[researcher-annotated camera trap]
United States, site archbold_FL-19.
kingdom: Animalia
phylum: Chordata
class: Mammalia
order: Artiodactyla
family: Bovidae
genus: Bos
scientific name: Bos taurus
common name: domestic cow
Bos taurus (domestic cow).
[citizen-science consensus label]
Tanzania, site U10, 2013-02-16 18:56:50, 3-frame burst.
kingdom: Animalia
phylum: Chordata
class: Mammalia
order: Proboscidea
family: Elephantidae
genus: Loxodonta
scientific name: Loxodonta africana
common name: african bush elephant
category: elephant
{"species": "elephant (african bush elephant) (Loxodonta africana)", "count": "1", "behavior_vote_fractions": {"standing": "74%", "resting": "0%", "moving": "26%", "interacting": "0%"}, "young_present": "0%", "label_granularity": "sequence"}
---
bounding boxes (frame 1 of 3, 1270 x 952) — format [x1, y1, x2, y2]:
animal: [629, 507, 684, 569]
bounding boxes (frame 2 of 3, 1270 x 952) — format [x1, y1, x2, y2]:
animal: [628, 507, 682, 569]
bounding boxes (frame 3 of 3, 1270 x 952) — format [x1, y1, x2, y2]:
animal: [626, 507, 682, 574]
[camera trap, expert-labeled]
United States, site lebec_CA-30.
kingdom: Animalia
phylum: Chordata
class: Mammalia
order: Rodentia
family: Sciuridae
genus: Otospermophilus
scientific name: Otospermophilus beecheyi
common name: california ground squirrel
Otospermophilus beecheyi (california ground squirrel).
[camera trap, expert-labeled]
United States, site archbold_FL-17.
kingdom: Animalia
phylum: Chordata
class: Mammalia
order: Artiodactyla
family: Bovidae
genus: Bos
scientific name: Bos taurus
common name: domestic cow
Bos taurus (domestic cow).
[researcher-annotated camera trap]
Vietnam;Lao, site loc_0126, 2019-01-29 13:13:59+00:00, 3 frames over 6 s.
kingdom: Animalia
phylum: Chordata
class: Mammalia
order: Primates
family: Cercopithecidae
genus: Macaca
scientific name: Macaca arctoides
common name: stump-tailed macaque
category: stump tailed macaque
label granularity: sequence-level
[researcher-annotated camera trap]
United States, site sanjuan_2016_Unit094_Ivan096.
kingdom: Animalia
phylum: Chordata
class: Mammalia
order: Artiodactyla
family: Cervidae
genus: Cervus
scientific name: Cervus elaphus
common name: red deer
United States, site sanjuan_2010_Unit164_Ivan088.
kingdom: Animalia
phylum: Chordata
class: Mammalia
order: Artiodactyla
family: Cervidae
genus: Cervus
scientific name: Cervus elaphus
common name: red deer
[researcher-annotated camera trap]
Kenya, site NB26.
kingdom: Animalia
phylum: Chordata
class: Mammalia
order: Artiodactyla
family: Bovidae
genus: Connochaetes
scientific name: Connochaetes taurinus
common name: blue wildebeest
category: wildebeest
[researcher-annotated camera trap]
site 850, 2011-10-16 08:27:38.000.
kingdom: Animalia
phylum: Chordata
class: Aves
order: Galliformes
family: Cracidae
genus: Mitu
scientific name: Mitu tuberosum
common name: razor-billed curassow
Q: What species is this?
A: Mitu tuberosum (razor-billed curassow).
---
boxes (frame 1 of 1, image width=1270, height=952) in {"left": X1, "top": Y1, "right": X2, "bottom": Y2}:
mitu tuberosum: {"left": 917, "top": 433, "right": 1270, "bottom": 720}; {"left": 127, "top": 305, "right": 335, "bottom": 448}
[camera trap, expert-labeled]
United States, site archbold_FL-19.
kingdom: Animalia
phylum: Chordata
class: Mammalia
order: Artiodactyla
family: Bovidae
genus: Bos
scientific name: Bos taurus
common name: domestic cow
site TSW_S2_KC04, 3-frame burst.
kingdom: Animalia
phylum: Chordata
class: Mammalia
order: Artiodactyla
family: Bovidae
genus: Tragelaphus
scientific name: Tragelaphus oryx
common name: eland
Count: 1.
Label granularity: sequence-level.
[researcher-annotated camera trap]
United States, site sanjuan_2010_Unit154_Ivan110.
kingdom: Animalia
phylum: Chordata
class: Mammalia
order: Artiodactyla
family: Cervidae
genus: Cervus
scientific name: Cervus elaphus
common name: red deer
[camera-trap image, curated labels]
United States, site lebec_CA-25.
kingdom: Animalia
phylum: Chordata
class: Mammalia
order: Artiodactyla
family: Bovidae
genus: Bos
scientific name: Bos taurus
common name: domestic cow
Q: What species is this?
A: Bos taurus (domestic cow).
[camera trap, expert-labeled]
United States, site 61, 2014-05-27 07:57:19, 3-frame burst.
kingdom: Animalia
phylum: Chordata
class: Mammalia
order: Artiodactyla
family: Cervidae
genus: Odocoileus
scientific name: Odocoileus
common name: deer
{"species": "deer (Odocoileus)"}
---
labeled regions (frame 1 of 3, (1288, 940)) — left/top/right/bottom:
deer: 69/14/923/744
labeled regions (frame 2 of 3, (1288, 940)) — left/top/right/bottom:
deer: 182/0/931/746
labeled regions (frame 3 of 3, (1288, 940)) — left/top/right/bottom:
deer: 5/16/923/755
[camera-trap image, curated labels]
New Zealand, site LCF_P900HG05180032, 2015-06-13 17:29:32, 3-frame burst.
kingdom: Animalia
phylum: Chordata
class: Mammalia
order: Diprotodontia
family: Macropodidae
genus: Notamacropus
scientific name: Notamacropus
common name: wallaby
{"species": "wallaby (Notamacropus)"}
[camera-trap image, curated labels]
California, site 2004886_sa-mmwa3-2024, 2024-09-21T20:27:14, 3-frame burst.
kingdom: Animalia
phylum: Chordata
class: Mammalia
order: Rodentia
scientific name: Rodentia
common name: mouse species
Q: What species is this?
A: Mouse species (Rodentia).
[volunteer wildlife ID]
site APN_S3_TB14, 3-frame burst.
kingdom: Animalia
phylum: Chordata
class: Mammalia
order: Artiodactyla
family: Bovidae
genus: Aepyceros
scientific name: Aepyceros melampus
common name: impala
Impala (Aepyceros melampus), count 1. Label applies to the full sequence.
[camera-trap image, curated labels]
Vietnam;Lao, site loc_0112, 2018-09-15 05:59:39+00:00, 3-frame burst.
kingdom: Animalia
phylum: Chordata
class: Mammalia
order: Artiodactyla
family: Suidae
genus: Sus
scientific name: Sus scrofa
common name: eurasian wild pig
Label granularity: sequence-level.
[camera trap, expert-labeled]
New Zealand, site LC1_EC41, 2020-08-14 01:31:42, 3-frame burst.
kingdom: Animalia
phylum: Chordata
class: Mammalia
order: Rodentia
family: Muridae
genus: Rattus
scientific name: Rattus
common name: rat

___

THE PROBLEM: Everything from the first line of the records above through the line containing "genus: Loxodonta" should be restated word for word; leave out all other lines.

ANSWER TO THIS TASK:
[researcher-annotated camera trap]
United States, site archbold_FL-19.
kingdom: Animalia
phylum: Chordata
class: Mammalia
order: Artiodactyla
family: Bovidae
genus: Bos
scientific name: Bos taurus
common name: domestic cow
Bos taurus (domestic cow).
[citizen-science consensus label]
Tanzania, site U10, 2013-02-16 18:56:50, 3-frame burst.
kingdom: Animalia
phylum: Chordata
class: Mammalia
order: Proboscidea
family: Elephantidae
genus: Loxodonta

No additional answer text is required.